## Extract provided:
——

From the answer to the linked question, Carlo Bertuccini wrote:
What guarantees consistency is the following disequation
(WRITE CL + READ CL) > REPLICATION FACTOR
The cases A, B, and C in this question appear to be referring to the three minimum ways of satisfying that disequation, as given in the same answer.
Case A
WRITE ALL will send the data to all replicas. If your replication factor (RF) is three(3), then WRITE ALL writes three copies before reporting a successful write to the client. But you can't possibly see that the write occurred until the next read of the same data key. Minimally, READ ONE will read from a single one of the aforementioned replicas, and satisfies the necessary condition: WRITE(3) + READ(1) > RF(3)
Case B
WRITE ONE will send the data to only a single replica. In this case, the only way to get a consistent read is to read from all of them. The coordinator node will get all of the answers, figure out which one is the most recent and then send a "hint" to the out-of-date replicas, informing them that there's a newer value. The hint occurs asynchronously but only after the READ ALL occurs does it satisfy the necessary condition: WRITE(1) + READ(3) > RF(3)

——

## Written task 1:
Say whether each statement agrees with the passage on write and read consistency levels. Answer yes or no for each and quote the deciding words.
(a) In Case A, with a replication factor of three, WRITE ALL writes three copies before it reports a successful write to the client.
(b) In Case B, the hint to out-of-date replicas is sent synchronously.
(c) In Case B, WRITE ONE sends the data to every replica.
## Written task 2:
Carry on the passage on write and read consistency levels from the point where it stops.
The items below come from a separate source.

## Material provided:
——

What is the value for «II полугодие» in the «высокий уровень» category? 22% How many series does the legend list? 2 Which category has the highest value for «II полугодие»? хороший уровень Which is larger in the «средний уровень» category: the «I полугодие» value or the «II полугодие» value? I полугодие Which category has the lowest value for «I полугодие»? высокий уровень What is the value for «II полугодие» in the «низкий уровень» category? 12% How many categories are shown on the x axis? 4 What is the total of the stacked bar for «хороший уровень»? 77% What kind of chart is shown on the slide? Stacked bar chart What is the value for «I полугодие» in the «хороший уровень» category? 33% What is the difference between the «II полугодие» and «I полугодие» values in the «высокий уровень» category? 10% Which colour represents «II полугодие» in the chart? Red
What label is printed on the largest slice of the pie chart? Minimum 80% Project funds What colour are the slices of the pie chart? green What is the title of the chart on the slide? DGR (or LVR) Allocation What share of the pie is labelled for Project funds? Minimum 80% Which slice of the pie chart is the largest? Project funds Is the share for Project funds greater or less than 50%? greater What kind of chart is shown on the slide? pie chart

——

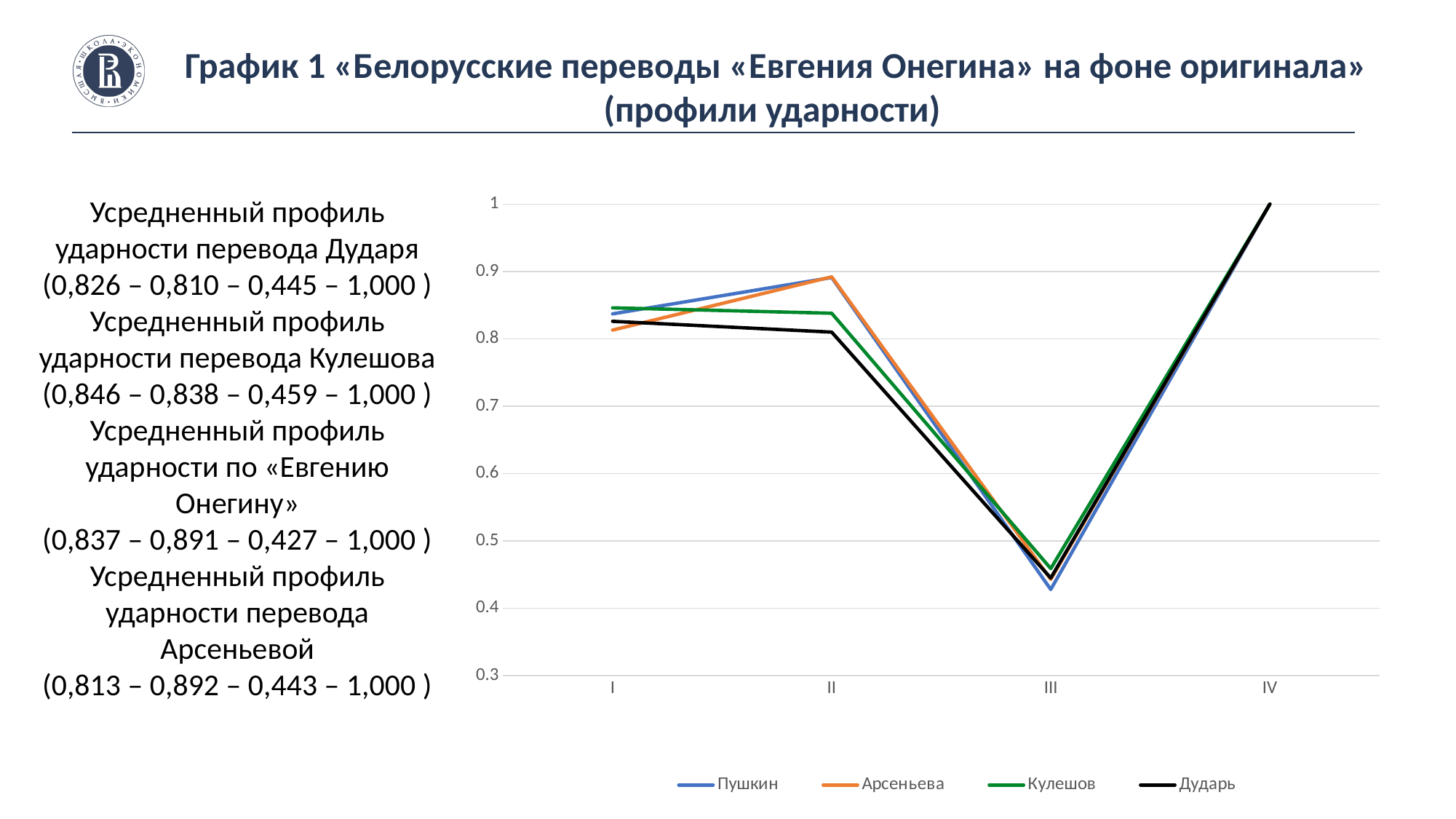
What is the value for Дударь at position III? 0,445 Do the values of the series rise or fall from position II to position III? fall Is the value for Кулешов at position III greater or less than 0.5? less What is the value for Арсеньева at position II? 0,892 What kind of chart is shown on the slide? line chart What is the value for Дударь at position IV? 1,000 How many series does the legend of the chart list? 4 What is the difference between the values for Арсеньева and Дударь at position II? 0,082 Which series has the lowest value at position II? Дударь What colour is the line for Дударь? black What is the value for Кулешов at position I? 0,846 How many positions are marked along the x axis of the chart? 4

——

## Answer box 1:
(a) Yes: "WRITE ALL writes three copies before reporting a successful write to the client."
(b) No: "The hint occurs asynchronously"
(c) No: "WRITE ONE will send the data to only a single replica."

## Answer box 2:
Case C
QUORUM operations must involve FLOOR(RF / 2) + 1 replicas. In our RF=3 example, that is FLOOR(3 / 2) + 1 == 1 + 1 == 2. Again, consistency depends on both the reads and the writes. In the simplest case, the read operation talks to exactly the same replicas that the write operation used, but that's never guaranteed. In the general case, the coordinator node doing the read will talk to at least one of the replicas used by the write, so it will see the newer value. In that case, much like the READ ALL case, the coordinator node will get all of the answers, figure out which one is the most recent and then send a "hint" to the out-of-date replicas. Of course, this also satisfies the necessary condition: WRITE(2) + READ(2) > RF(3)
So to the OP's question...
Is it possible to "merge" cases A and B?
To ensure consistency it is only possible to "merge" if you mean WRITE ALL + READ ALL because you can always increase the number of readers or writers in the above cases.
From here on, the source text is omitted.